The Beauty of the Beast

So it has finally happened. The great beast under the earth sprang to life this November and protons are hurtling around it at record breaking speeds. And in bunches too. Not just in single beams. The Large Hadron Collider is now the fastest in the world and this is only the beginning. Not only in terms of the universe and how it began, but also meaning the biggest experiment in the world. It has been a journey 25 years in the making, in which the lives and minds of some of the world's greatest scientists, engineers and technicians have been poured into this tunnel under the earth. As one CERN personnel observes, 'All our lives and energy have been subjugated to the beast. We have to feed the beast. It is unthinkable that it fails. If it does, can you imagine the impact it will have on all of us who have devoted our lives to it? It will be as if for nothing.'

It is no exaggeration to say that a whole generation of particle physicists and engineers will be lost if the world's greatest experimental apparatus fails. But that is not all there is at stake. As the LHC ramps up to yet more record-breaking power and new collisions in the New Year, and as the data-deluge breaks all records too, what really is at stake is the future of science itself. Not just particle physics. But all science and the whole quest for knowledge for its own sake. After all, what is the immediate result and application of knowing how and why matter won the battle that critical nano-second 14 million years ago? There is no direct instantaneous application other than the beauty of knowledge itself. And this knowledge won't immediately cure cancer or solve climate change. It might lead in the future to new understanding which may be applied to solve these problems which are politically centre stage and which therefore attract funding. But the relevance may not be for another generation. This is not quick fix knowledge with instant results. The UK government, with its £55 million annual contribution, is rumoured to be closely watching what happens with the LHC, keen to divert the funding elsewhere in an economy in crisis. But so far, it is bravely and resolutely supporting the ultimate Enlightenment project, as the floods of data start pouring in.

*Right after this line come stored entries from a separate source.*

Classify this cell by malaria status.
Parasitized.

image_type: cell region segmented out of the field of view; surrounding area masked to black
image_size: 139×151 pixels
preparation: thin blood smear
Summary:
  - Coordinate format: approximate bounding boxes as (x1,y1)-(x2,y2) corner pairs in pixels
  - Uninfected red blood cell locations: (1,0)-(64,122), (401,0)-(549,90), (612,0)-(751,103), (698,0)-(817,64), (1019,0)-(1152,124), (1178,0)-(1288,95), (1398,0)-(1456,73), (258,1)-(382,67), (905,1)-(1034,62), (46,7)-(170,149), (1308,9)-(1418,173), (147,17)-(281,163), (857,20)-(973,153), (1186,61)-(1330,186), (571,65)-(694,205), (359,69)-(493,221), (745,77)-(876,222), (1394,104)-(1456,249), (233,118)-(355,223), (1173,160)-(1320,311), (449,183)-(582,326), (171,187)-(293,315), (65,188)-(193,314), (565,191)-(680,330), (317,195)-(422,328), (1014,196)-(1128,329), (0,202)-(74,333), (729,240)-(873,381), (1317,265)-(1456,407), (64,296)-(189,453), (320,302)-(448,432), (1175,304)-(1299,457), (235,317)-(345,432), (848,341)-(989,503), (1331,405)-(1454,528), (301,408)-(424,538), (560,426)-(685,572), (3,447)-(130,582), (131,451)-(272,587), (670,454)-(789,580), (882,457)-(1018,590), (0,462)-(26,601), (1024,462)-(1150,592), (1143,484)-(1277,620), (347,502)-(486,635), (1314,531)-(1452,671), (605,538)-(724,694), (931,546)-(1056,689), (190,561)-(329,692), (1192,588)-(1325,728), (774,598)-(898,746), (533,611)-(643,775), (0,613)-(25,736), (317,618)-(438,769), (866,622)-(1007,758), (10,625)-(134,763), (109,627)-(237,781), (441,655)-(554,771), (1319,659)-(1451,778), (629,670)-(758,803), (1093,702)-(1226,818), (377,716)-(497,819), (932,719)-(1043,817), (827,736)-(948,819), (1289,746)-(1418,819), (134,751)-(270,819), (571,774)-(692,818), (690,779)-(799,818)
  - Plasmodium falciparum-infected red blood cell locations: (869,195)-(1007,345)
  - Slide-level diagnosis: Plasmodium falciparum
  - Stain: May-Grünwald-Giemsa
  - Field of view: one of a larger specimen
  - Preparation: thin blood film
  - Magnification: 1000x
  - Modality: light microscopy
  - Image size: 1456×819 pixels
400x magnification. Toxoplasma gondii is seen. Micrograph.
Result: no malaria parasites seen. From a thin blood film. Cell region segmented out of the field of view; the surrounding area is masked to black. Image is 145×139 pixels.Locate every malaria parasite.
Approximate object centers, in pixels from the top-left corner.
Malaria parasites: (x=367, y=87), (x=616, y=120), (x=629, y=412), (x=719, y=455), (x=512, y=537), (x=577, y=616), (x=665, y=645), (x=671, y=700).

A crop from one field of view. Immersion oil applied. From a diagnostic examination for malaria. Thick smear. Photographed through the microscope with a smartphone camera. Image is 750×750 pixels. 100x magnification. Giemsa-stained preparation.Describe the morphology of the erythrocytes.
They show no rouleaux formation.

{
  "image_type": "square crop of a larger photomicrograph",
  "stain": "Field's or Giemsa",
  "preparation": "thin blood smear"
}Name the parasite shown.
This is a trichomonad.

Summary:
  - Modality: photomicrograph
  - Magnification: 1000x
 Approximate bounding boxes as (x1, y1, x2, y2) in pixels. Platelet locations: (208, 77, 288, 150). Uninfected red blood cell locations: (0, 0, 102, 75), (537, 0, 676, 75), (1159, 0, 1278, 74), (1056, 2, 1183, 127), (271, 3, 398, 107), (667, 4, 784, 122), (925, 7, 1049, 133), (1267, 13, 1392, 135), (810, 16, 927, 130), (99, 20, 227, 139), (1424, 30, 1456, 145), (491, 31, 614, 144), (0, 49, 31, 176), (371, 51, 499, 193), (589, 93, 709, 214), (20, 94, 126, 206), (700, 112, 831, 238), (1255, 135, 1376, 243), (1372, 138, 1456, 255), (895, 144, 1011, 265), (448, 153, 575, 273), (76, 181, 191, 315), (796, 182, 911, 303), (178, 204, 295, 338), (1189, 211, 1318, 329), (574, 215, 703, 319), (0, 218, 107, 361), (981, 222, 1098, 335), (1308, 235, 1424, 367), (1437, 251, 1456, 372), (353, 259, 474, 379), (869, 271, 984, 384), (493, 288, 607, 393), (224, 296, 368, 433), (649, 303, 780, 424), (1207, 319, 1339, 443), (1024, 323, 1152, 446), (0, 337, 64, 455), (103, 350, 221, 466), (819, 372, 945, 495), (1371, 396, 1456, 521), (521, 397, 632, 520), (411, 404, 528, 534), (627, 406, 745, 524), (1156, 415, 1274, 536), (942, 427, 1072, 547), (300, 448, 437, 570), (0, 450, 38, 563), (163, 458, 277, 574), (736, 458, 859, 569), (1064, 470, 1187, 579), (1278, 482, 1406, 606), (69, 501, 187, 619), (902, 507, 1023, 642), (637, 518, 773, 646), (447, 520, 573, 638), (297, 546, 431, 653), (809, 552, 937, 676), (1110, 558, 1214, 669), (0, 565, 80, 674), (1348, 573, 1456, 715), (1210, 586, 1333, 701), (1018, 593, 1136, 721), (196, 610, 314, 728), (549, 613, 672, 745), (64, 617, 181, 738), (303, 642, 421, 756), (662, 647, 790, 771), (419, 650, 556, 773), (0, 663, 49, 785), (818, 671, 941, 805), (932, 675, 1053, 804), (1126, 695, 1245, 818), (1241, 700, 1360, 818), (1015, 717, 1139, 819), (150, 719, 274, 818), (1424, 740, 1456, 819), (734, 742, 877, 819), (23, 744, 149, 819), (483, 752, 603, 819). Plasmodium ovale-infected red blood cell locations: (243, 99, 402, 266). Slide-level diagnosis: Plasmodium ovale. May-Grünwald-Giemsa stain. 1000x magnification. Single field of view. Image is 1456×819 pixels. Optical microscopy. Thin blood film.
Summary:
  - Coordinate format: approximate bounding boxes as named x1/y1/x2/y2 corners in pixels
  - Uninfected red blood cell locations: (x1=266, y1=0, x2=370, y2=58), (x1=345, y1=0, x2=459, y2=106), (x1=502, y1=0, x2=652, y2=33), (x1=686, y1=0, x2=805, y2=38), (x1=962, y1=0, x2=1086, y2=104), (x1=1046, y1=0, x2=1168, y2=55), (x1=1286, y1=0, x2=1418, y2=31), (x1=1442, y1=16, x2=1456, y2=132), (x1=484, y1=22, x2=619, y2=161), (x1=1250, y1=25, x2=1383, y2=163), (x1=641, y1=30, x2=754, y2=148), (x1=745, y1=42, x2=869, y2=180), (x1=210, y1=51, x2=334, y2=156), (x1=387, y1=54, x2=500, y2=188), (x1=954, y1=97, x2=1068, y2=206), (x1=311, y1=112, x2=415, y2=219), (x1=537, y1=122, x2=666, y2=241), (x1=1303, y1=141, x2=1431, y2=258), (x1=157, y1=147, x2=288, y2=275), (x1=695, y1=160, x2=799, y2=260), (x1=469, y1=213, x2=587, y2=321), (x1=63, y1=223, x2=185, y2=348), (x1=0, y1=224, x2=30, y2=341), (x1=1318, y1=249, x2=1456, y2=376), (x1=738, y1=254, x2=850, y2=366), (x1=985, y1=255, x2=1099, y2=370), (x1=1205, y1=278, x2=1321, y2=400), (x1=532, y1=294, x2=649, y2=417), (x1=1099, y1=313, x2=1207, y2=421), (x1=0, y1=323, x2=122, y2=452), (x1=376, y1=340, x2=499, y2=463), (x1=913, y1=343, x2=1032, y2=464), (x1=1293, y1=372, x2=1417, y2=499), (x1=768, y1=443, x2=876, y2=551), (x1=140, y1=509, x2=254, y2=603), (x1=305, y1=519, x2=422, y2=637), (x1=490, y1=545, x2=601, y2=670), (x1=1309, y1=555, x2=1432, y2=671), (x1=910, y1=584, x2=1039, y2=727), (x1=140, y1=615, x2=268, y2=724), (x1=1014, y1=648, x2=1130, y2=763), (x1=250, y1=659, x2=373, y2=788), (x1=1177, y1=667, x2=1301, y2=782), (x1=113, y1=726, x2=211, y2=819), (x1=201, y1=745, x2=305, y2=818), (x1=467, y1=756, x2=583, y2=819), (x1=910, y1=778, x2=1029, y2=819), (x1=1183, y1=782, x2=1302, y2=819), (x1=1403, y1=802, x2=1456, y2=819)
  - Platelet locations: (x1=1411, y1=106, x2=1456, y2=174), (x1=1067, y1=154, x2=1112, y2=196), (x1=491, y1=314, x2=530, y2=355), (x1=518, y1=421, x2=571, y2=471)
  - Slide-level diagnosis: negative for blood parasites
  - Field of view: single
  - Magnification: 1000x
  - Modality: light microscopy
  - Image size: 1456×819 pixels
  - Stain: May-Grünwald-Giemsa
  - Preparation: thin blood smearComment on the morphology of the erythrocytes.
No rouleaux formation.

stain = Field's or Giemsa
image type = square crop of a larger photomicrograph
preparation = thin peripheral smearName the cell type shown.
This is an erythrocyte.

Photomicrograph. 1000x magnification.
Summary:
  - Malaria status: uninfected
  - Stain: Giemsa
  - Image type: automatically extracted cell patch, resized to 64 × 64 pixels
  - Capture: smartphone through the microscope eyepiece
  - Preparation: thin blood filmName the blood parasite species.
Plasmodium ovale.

This is the beauty of the beast - the human capacity to imagine and create new knowledge to understand existence. Why did matter win over anti-matter? Why do we have star dust in our bones? Why is matter 80 per cent empty? In the end it is also what particle physics is about and why particle physicists seem to be the most alive and curious people about living you will ever encounter. After all, they are perhaps the ultimate definition of what it is to be human - to imagine, to create and to know.